If you’re a five year old Australian kid and you’re sitting there reading 8BitDad while your dad is at work late, first of all, thanks! You have great taste in websites. Second of all, you’re going to turn out to be a hooligan. Because of your dad, not us.
According to a total snorefest called “Mothers’ and Fathers’ Work Hours, Child Gender, and Behavior in Middle Childhood”, Aussie five year olds whose dads work more than 55 hours a week showed “significantly higher levels of externalizing behavior”. That’s science-speak for “total dick behavior.”
The study appears in a recent issue of The Journal of Marriage and Family, which is a great read. On opposite day.

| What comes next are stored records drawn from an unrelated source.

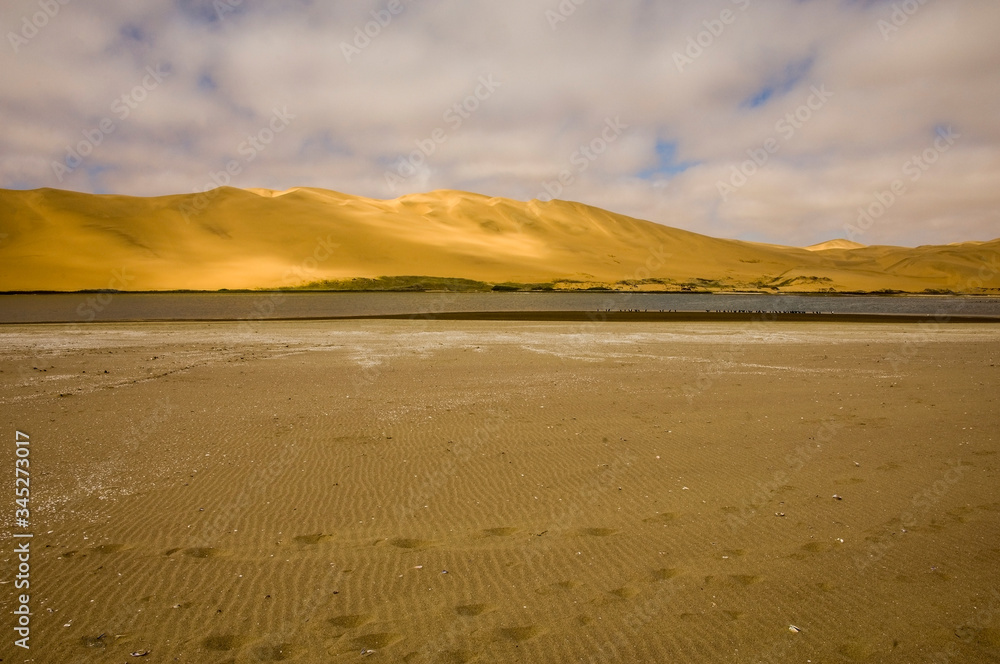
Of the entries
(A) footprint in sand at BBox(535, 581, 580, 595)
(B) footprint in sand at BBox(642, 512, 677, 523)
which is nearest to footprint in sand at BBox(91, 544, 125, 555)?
(A) footprint in sand at BBox(535, 581, 580, 595)

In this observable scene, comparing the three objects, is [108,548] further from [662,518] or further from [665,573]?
[662,518]

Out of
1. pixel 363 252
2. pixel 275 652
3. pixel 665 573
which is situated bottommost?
pixel 275 652

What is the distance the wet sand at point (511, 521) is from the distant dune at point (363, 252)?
238 feet

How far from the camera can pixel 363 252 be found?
9662cm

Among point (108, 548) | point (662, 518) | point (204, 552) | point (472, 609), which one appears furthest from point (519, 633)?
point (108, 548)

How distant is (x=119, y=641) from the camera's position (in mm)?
3188

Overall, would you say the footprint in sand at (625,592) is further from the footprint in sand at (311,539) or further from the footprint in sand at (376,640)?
the footprint in sand at (311,539)

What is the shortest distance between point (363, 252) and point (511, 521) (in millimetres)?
96385

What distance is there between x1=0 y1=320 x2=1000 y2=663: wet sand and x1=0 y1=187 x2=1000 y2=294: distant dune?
72.6 metres

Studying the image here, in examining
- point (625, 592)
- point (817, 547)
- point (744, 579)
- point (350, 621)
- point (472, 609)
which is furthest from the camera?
point (817, 547)

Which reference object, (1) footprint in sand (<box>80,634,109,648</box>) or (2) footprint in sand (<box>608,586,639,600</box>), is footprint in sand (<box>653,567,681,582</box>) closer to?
(2) footprint in sand (<box>608,586,639,600</box>)

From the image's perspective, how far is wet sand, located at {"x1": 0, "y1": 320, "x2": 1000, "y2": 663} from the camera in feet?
10.8

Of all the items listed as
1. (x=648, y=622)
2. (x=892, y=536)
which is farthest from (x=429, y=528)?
(x=892, y=536)

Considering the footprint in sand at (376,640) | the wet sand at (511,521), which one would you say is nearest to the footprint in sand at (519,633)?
the wet sand at (511,521)
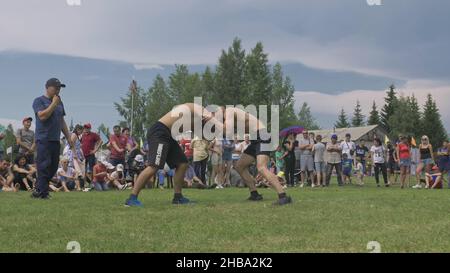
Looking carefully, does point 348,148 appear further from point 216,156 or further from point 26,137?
point 26,137

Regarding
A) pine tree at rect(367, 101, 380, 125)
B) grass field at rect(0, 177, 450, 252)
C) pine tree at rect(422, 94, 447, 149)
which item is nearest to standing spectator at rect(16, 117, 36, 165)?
grass field at rect(0, 177, 450, 252)

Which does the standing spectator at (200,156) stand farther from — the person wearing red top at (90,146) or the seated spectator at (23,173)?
the seated spectator at (23,173)

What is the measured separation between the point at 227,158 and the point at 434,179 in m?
7.26

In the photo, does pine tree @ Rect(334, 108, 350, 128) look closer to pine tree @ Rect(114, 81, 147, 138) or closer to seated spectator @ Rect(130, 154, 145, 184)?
pine tree @ Rect(114, 81, 147, 138)

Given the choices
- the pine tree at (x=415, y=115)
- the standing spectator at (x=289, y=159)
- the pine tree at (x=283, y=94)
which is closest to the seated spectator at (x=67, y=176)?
the standing spectator at (x=289, y=159)

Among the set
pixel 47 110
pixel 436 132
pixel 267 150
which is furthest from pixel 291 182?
pixel 436 132

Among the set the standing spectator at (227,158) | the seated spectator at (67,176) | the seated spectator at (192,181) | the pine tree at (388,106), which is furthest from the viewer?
the pine tree at (388,106)

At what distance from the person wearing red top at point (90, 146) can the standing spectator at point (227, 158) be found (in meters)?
4.49

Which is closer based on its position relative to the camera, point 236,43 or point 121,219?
point 121,219

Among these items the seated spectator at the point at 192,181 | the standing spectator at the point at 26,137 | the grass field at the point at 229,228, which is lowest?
the seated spectator at the point at 192,181

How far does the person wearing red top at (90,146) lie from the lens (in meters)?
16.5

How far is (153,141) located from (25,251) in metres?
4.10

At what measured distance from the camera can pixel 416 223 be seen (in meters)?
6.05
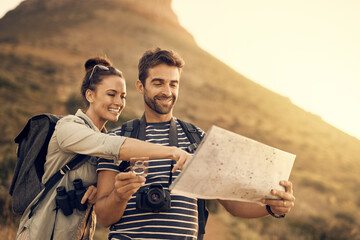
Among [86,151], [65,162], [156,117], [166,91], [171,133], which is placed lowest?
[65,162]

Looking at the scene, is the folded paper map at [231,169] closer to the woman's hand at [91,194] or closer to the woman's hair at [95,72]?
the woman's hand at [91,194]

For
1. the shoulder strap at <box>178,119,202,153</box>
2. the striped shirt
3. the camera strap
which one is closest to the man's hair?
the camera strap

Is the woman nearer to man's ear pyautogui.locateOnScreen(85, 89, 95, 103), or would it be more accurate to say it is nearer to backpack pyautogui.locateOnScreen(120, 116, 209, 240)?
man's ear pyautogui.locateOnScreen(85, 89, 95, 103)

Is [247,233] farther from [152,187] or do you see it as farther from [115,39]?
[115,39]

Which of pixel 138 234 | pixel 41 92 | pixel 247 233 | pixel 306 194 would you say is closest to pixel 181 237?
pixel 138 234

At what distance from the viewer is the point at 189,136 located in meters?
2.52

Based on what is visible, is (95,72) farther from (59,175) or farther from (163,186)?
(163,186)

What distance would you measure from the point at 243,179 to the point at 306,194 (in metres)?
15.0

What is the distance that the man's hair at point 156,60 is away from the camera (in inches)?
105

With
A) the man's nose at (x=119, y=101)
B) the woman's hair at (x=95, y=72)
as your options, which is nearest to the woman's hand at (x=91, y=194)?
the man's nose at (x=119, y=101)

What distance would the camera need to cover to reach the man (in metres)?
1.94

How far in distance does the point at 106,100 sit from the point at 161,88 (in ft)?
1.76

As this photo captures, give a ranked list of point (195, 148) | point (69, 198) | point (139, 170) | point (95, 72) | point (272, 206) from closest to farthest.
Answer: point (139, 170) → point (272, 206) → point (69, 198) → point (195, 148) → point (95, 72)

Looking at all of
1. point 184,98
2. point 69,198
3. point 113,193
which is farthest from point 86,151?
point 184,98
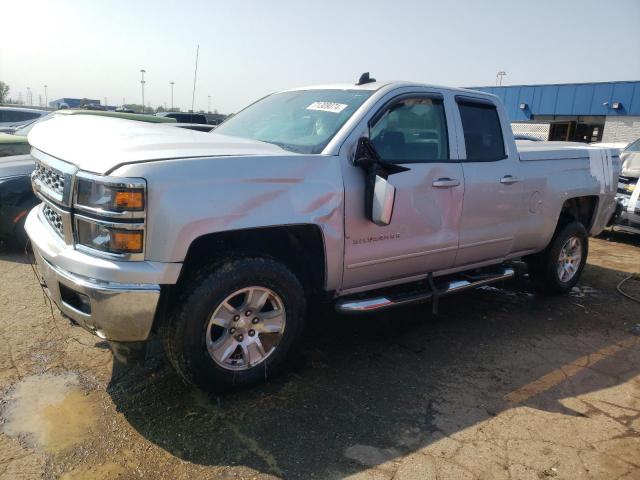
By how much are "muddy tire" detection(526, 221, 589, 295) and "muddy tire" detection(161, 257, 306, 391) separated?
316 centimetres

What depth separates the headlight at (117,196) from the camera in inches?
101

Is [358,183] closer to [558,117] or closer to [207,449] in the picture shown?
[207,449]

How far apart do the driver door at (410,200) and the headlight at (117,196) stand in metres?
1.30

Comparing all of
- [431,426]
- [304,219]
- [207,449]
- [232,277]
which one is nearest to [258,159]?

The researchers – Sarah Johnson, Jianghong Li, Garth Kendall, Lyndall Strazdins, and Peter Jacoby – surveyed data from the “Western Australian Pregnancy Cohort Study”. They checked the data of roughly 1,400 kids at ages 5, 8 and 10 for behavior (which was reported by “mostly” the mother in a Child Behavior Checklist), and found that sons (but not daughters) of dads working 55 hours per week or more exhibited higher levels of delinquent behavior.
About 19% of Aussie fathers in the study worked 55 hours or more when their kids were five years old. The stat goes up to 20% for eight year old kids. Mothers’ work hours seemed to not affect kids in the study, though researchers say that Aussie moms are not working as much.
It should be noted that the results are “inconsistent” with prior studies on similar topics; but older studies set dad’s work hours at 40 hours per week and focused on father-child relationships, rather than child behavior.
Researchers guess that the association between long work hours and bad behavior “could be due to reduced parental time and higher levels of overreactive parenting or family dysfunction”. Or, in other words, after you just had a whammy of a day at work and then sat in traffic for an hour and the first thing you do once you’re home is snap at your kids as they act out their excitement that you’re home by doing backflips off the couch.
Researchers suggest that employers and policymakers consider fathers for work flexibility so their children don’t become absolute dicks.